* _STATED TASK_
Reproduce the entries word for word, and omit any picture you find in them.

* _INFORMATION SUPPLIED_
.....
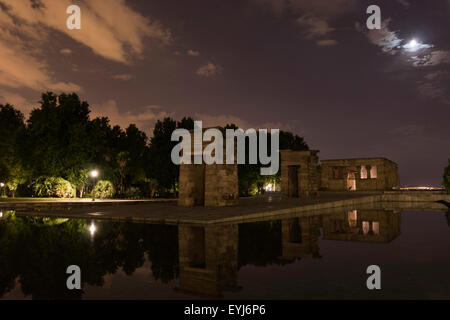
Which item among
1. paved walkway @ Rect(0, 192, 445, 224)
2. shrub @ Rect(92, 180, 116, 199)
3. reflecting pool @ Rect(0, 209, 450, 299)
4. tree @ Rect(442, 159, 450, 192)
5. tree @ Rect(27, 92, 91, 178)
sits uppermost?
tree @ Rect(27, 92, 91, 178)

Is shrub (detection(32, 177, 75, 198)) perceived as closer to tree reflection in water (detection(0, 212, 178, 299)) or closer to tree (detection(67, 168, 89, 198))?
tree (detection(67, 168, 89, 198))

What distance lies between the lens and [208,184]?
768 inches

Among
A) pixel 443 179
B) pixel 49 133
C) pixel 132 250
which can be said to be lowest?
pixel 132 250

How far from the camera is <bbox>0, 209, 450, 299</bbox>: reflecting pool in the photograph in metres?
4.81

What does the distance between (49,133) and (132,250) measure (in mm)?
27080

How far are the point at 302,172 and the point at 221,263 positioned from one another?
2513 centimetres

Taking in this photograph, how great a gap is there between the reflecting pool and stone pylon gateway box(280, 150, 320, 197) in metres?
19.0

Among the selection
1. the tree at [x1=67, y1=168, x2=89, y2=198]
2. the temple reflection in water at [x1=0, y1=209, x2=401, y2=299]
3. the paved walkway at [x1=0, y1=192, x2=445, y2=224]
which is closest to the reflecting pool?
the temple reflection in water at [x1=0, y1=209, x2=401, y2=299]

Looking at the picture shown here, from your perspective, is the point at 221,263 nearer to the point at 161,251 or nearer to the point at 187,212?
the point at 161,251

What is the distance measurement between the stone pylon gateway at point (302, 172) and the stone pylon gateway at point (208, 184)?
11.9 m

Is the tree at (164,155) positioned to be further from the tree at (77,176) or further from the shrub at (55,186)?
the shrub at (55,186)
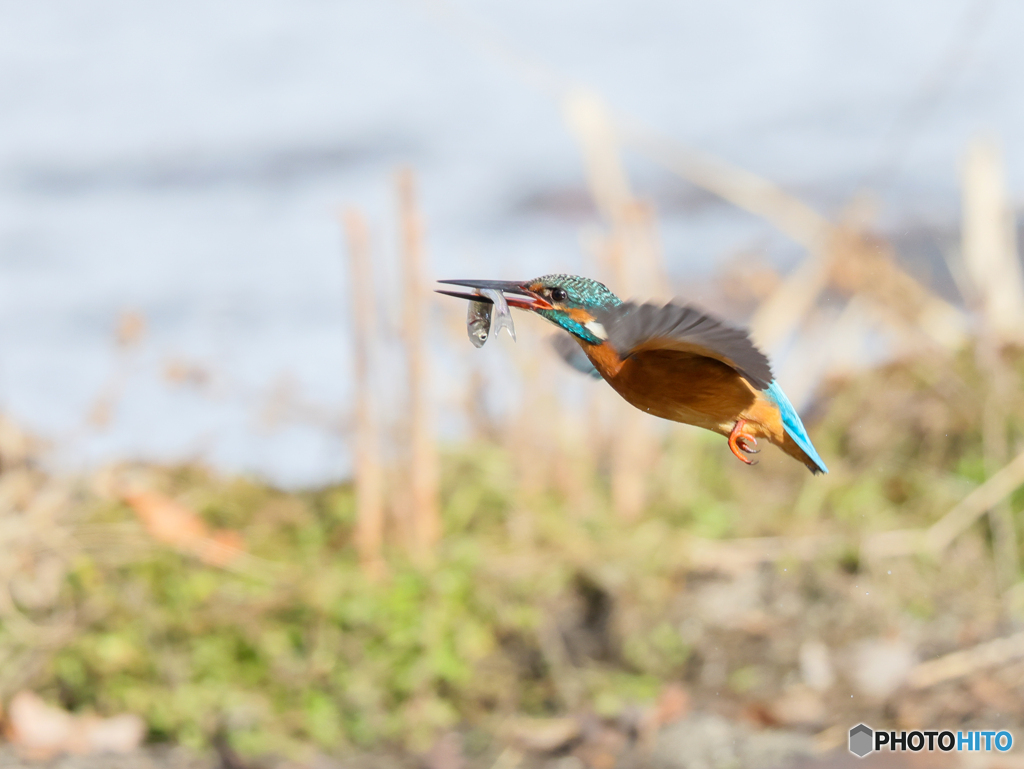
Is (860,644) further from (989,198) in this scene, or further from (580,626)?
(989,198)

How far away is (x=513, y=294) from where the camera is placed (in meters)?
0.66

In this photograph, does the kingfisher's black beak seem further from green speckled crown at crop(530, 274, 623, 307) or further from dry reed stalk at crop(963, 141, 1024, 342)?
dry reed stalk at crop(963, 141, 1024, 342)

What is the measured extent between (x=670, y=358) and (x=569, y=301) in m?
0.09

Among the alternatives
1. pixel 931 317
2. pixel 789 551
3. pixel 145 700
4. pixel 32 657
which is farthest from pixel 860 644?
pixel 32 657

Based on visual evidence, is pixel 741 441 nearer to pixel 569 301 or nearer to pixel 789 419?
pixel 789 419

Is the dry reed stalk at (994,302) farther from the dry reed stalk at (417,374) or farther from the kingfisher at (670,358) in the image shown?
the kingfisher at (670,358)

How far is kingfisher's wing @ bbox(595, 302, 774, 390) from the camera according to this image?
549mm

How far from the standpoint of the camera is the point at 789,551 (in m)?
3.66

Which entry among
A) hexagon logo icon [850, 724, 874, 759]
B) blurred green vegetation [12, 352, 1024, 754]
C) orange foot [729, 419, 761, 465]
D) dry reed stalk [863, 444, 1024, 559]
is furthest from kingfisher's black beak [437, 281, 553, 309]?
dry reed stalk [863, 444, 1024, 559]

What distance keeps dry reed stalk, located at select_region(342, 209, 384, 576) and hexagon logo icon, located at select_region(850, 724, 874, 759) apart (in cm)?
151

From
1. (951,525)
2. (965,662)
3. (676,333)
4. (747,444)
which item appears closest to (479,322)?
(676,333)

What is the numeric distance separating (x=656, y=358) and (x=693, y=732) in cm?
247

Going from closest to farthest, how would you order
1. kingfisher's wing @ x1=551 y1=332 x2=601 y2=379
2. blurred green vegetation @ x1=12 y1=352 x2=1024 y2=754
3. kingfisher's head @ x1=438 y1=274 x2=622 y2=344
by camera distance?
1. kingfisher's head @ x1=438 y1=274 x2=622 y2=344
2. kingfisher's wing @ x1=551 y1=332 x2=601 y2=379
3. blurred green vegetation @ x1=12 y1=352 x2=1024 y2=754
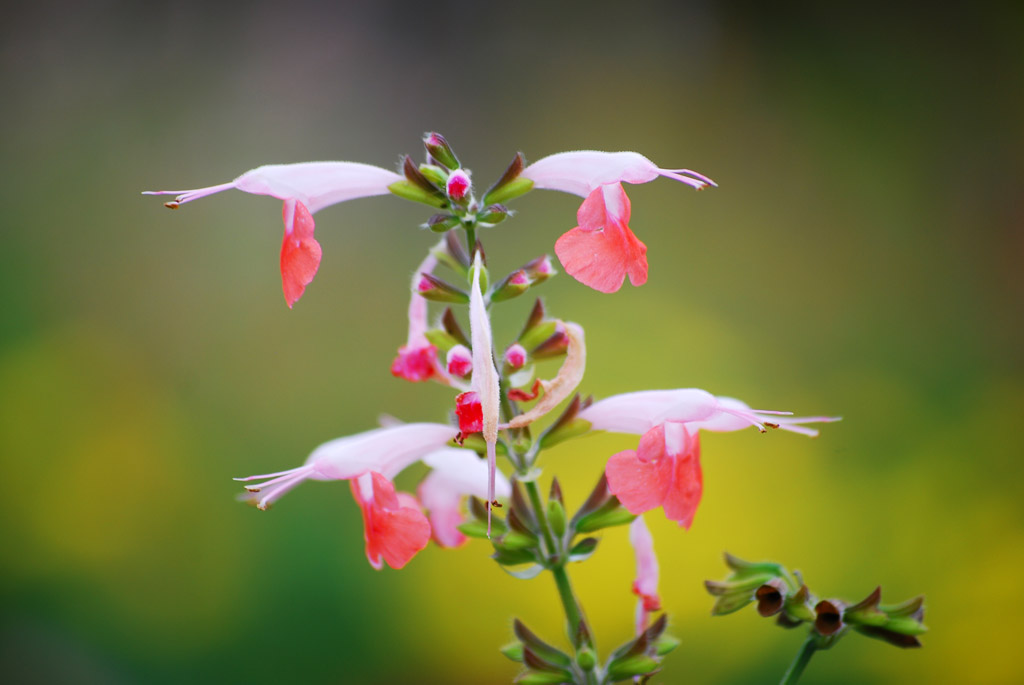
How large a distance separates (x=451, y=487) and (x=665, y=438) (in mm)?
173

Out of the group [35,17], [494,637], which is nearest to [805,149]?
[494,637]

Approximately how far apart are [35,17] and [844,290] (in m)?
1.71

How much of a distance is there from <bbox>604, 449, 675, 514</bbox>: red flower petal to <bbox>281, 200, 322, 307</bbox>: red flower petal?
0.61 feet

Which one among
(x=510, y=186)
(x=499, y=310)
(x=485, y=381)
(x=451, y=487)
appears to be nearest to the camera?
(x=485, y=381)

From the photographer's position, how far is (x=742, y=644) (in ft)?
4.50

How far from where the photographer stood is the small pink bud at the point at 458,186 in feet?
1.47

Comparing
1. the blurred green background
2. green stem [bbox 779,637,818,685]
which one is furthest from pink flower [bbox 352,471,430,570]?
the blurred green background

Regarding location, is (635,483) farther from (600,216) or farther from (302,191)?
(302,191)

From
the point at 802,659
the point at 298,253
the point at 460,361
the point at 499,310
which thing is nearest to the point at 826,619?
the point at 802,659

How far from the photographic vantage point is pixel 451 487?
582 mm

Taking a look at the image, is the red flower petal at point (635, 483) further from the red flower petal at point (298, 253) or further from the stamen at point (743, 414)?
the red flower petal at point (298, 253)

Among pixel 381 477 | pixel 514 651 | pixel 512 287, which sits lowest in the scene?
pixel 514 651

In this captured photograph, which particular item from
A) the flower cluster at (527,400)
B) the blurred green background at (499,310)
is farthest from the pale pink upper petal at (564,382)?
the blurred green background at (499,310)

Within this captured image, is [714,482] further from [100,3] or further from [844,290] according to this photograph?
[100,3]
.....
* _RESPONSE_
Which item among
1. paved walkway @ Rect(0, 192, 445, 224)
2. shrub @ Rect(92, 180, 116, 199)
3. reflecting pool @ Rect(0, 209, 450, 299)
4. tree @ Rect(442, 159, 450, 192)
5. tree @ Rect(27, 92, 91, 178)
sits uppermost?
tree @ Rect(27, 92, 91, 178)

Is shrub (detection(32, 177, 75, 198)) perceived as closer to tree reflection in water (detection(0, 212, 178, 299)) or closer to tree (detection(67, 168, 89, 198))?
tree (detection(67, 168, 89, 198))

What distance lies between the lens and [208,184]?
768 inches

Among
A) pixel 443 179
B) pixel 49 133
C) pixel 132 250
which can be said to be lowest?
pixel 132 250

How far from the camera is <bbox>0, 209, 450, 299</bbox>: reflecting pool in the photograph in metres?
4.81

What does the distance between (49,133) and (132,250) measure (in mm)?
27080

How far are the point at 302,172 and the point at 221,263 positioned from one another?
2513 centimetres

Taking in this photograph, how great a gap is there between the reflecting pool and stone pylon gateway box(280, 150, 320, 197) in metres?
19.0

Among the selection
1. the tree at [x1=67, y1=168, x2=89, y2=198]
2. the temple reflection in water at [x1=0, y1=209, x2=401, y2=299]
3. the paved walkway at [x1=0, y1=192, x2=445, y2=224]
which is closest to the reflecting pool?
the temple reflection in water at [x1=0, y1=209, x2=401, y2=299]

Looking at the picture shown here, from your perspective, is the point at 221,263 nearer to the point at 161,251 or nearer to the point at 187,212?
the point at 161,251

What is the distance measurement between the stone pylon gateway at point (302, 172) and the stone pylon gateway at point (208, 184)?
11.9 m

Is the tree at (164,155) positioned to be further from the tree at (77,176) or further from the shrub at (55,186)?
the shrub at (55,186)
Is (860,644) further from (989,198) in this scene, or further from (580,626)?
(989,198)

How far away is (x=513, y=294) from where the camera is placed (in meters)?
0.66

In this photograph, does the kingfisher's black beak seem further from green speckled crown at crop(530, 274, 623, 307) or further from dry reed stalk at crop(963, 141, 1024, 342)?
dry reed stalk at crop(963, 141, 1024, 342)

What is the measured extent between (x=670, y=358) and (x=569, y=301) in m?
0.09

Among the alternatives
1. pixel 931 317
2. pixel 789 551
3. pixel 145 700
4. pixel 32 657
which is farthest from pixel 860 644?
pixel 32 657

Based on visual evidence, is pixel 741 441 nearer to pixel 569 301 or nearer to pixel 789 419?
pixel 789 419

Is the dry reed stalk at (994,302) farther from the dry reed stalk at (417,374) or farther from the kingfisher at (670,358) in the image shown?
the kingfisher at (670,358)

How far is kingfisher's wing @ bbox(595, 302, 774, 390) from the camera according to this image?
549mm

How far from the standpoint of the camera is the point at 789,551 (in m)?
3.66

Which entry among
A) hexagon logo icon [850, 724, 874, 759]
B) blurred green vegetation [12, 352, 1024, 754]
C) orange foot [729, 419, 761, 465]
D) dry reed stalk [863, 444, 1024, 559]
is furthest from kingfisher's black beak [437, 281, 553, 309]?
dry reed stalk [863, 444, 1024, 559]

What distance keeps dry reed stalk, located at select_region(342, 209, 384, 576) and hexagon logo icon, located at select_region(850, 724, 874, 759) apart (in cm)?
151

From
1. (951,525)
2. (965,662)
3. (676,333)
4. (747,444)
which item appears closest to (479,322)?
(676,333)

What is the numeric distance separating (x=656, y=358) and (x=693, y=732) in cm?
247

Going from closest to farthest, how would you order
1. kingfisher's wing @ x1=551 y1=332 x2=601 y2=379
2. blurred green vegetation @ x1=12 y1=352 x2=1024 y2=754
3. kingfisher's head @ x1=438 y1=274 x2=622 y2=344
by camera distance?
1. kingfisher's head @ x1=438 y1=274 x2=622 y2=344
2. kingfisher's wing @ x1=551 y1=332 x2=601 y2=379
3. blurred green vegetation @ x1=12 y1=352 x2=1024 y2=754
How large a distance separates (x=451, y=487) and (x=665, y=438) (in mm)?
173

Out of the group [35,17], [494,637], which is nearest to [805,149]?
[494,637]

Approximately how far apart are [35,17] and [844,290] (in m)?
1.71

How much of a distance is there from <bbox>604, 449, 675, 514</bbox>: red flower petal to <bbox>281, 200, 322, 307</bbox>: red flower petal?
0.61 feet

Which one among
(x=510, y=186)
(x=499, y=310)
(x=485, y=381)
(x=451, y=487)
appears to be nearest to the camera?
(x=485, y=381)

From the photographer's position, how far is (x=742, y=644) (in ft)?
4.50

How far from where the photographer stood is the small pink bud at the point at 458,186 in feet?
1.47

Comparing
1. the blurred green background
2. green stem [bbox 779,637,818,685]
which one is furthest from pink flower [bbox 352,471,430,570]?
the blurred green background

Regarding location, is (635,483) farther from (600,216) or farther from (302,191)?
(302,191)

From
the point at 802,659
the point at 298,253
the point at 460,361
the point at 499,310
which thing is nearest to the point at 826,619?
the point at 802,659

How far from the photographic vantage point is pixel 451 487?
582 mm

Taking a look at the image, is the red flower petal at point (635, 483) further from the red flower petal at point (298, 253) or further from the stamen at point (743, 414)?
the red flower petal at point (298, 253)

Among pixel 381 477 | pixel 514 651 | pixel 512 287, which sits lowest in the scene?
pixel 514 651

In this captured photograph, which particular item from
A) the flower cluster at (527,400)
B) the blurred green background at (499,310)
is farthest from the pale pink upper petal at (564,382)?
the blurred green background at (499,310)

Within this captured image, is [714,482] further from [100,3] or further from [844,290] according to this photograph?
[100,3]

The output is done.